Preheat the oven to broil (approximately 500 degrees F). Combine the bacon, cheese, mustard and mayonnaise in a medium bowl. Stir the mixture well. Spread the mixture on top of each slice of bread. Arrange slices of bread on a cookie sheet. Broil for five minutes or until bubbly.
Before you roast your turkey, prepare your stuffing. Gather ingredients that include 1/2 cup butter, 1/2 cup chopped onion, 1 cup chopped celery, 6 cups dry bread cubes, 1/2 cup chicken broth, 1 tsp. ground sage, 1 tsp. garlic salt, 1 tsp. salt and 1/2 tsp. ground black pepper.
Heat a large skillet over medium-high heat. Once the skillet starts to heat up, melt the butter. Add onion and celery, and then saute until tender. Add bread cubes, chicken broth, sage, garlic salt, salt and pepper. Stir in and mix well. Turn off the heat, and place the stuffing in a bowl or plate. Set aside to cool.
Next, preheat your oven to 350 degrees F. Prepare your ingredients, which include a 10-lb. turkey, one lemon cut in half, 6 tbsp. softened unsalted butter, one large onion cut in half and olive oil for greasing.

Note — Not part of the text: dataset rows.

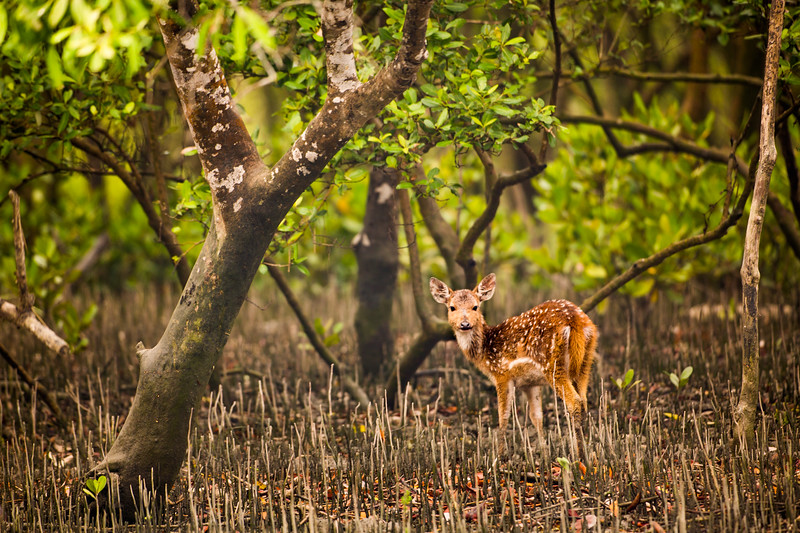 Filming for #BBCEarth #EarthOnLocation A young chital deer watches as our boat slowly passes in the Indian Sundarbans. When the tide is out this unique forest is fully exposed and deer can forage on the fresh shoots and leaves of the mangrove tree. The vicious looking spikes that penetrate out of the ground belong to these remarkable trees, but they are not for defence. They are snorkels - allowing the mangrove trees to breathe whilst remaining firmly rooted in the thick airless mud. #Sundarbans #India #Chital #Mangrove #roots #India #Deer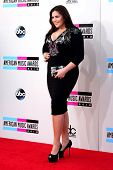 LOS ANGELES - NOV 24:  Hillary Scott at the 2013 American Music Awards Arrivals at Nokia Theater on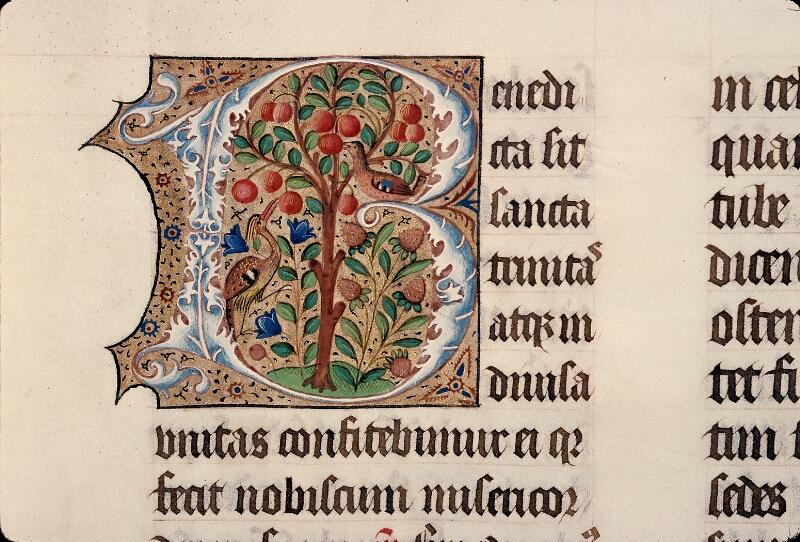 Evreux, Bibl. mun., ms. lat. 098, f. 100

Wash and pat dry the turkey inside and out. Rub the lemon halves all over the turkey’s skin. Squeeze the lemon juice into the skin. Loosen the turkey’s skin, and place the cooled stuffing by packing into the neck end between the flesh and skin toward the chest area. Avoid packing the turkey with stuffing too tight to prevent bursting. Secure the neck flap under the turkey’s back using a toothpick. Put the halved onion inside the cavity. Do not fill the cavity with stuffing to prevent food poisoning.
Lightly oil a nonstick roasting pan, and the place the turkey in the pan with its chest side down. Melt the butter, and then apply it all over the back and legs of the turkey. Cover with foil and cook for 40 minutes. Baste the turkey, and then put it back into the oven. Cook for another 40 minutes and baste again. Remove the pan, and turn the turkey on its back. Insert the meat thermometer between the thigh and body. Return the turkey to the oven. Once the thermometer reaches 167, remove the turkey from the oven.
Prepare a dessert with cranberry as the main ingredient. Gather 2 cups of whole berry cranberry sauce, 1 cup brown sugar, two packages of 3-oz. orange gelatin powder, 2 cups whipped whipping cream, 1 cup finely chopped pecans, two baked pastry shells or pie crusts, and extra whipped cream.
Set your stovetop to medium heat. Combine the cranberry sauce and brown sugar in a saucepan, and bring the mixture to a boil. Turn off the heat. Stir in gelatin until dissolved. Let the mixture cool down.
Combine whipped cream and chopped pecans, and fold into cooled cranberry sauce mixture. Pour the folded mixture into baked pastry shells or pie crusts. Chill until set, which may take several hours. Garnish with whipped cream before serving.